Comme Tony Colette dans United States of Tara, je me construis régulièrement des nouveaux personnages. Je développe ma panoplie de rôles. Il y en a certains que j’ai trop joué et qui ont fini par lasser, comme Philippe-Dumez-le-fan-transi-de-Herman-Düne ou Philippe-Dumez-le-collectionneur-de-45-tours-de-Patrick-Topaloff. Depuis l’an dernier, je perfectionne Philippe-Dumez-qui-écoute-de-la-musique-chiante. Je me suis fait offrir le boxset consacré à Philip Glass. Je porte une veste chiné grise. J’ai les cheveux très courts. Et je trépigne à la perspective d’aller applaudir Steve Reich à la Cité de la musique.
Dans quelle mesure s’agit-il d’un personnage de composition ? Après un premier essai infructueux il y a une dizaine d’années, je suis revenu à Philip Glass grâce à des œuvres les plus accessibles comme Facades ou Metamorphosis Two. Après tout, j’écoutais depuis des années des musiciens qui n’avaient jamais caché leur admiration pour lui (Michael Nyman et Wim Mertens, pour ne citer qu’eux) alors il était logique de revenir à la source. Une compilation ne m’a pas suffit : il a fallu que je passe tout de suite au coffret 10 CD édité par Nonsuch, sans vraiment prendre le temps de me dire que 10 CD, c’était peut-être beaucoup d’un coup. Pareil avec Steve Reich : j’aurai déja pu me demander si j’arrivais à avaler d’une traite Music for 18 musicians avant d’investir dans le coffret Phases. Mais j’étais trop impatient. Mon appétit était à la mesure du retard à rattraper et j’ai cru bon d’investir pour le futur.
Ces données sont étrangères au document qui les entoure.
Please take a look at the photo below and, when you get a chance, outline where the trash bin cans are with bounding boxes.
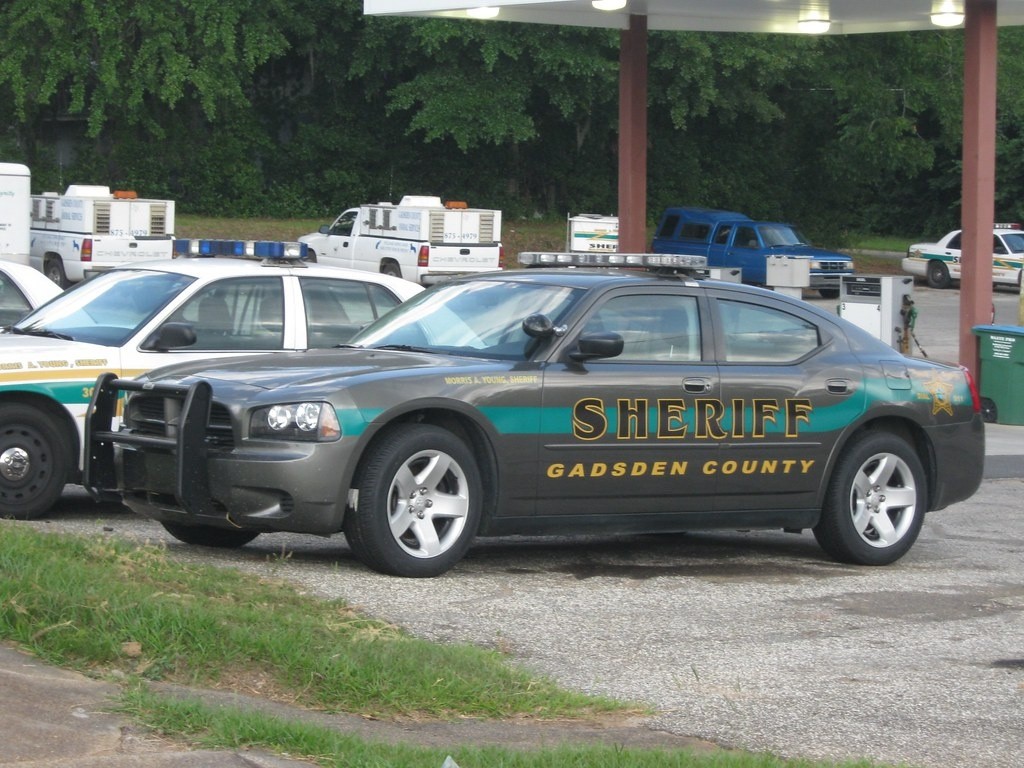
[970,323,1024,428]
Assez logiquement, mon envie de musique contemporaine s’est un peu arrêtée là. Les 15 CD d’un coup m’ont un peu calmé. Je n’ai pas encore débordé sur Varèse, Shaeffer ou Xenakis. La Monte Young ? Terry Riley ? John Cage ? Commencez sans moi, j’arrive. Pourtant, je regrette parfois de n’avoir jamais pris le temps d’écouter autre chose que de la pop indé. A ce jour, je n’en suis toujours pas lassé, mais au-delà de mes œillères, j’entrevois parfois un autre univers où la musique est autant une histoire d’expérience que d’excitation et où des mots qui me font peur comme “diatonique”, “dodécaphonique” ou “contrepoint” sont monnaie courante. Peut-être que, grâce à ma nouvelle panoplie, je vais réussir à passer les portes de cet univers. Si je cache bien mon t-shirt de Pavement sous ma chemise.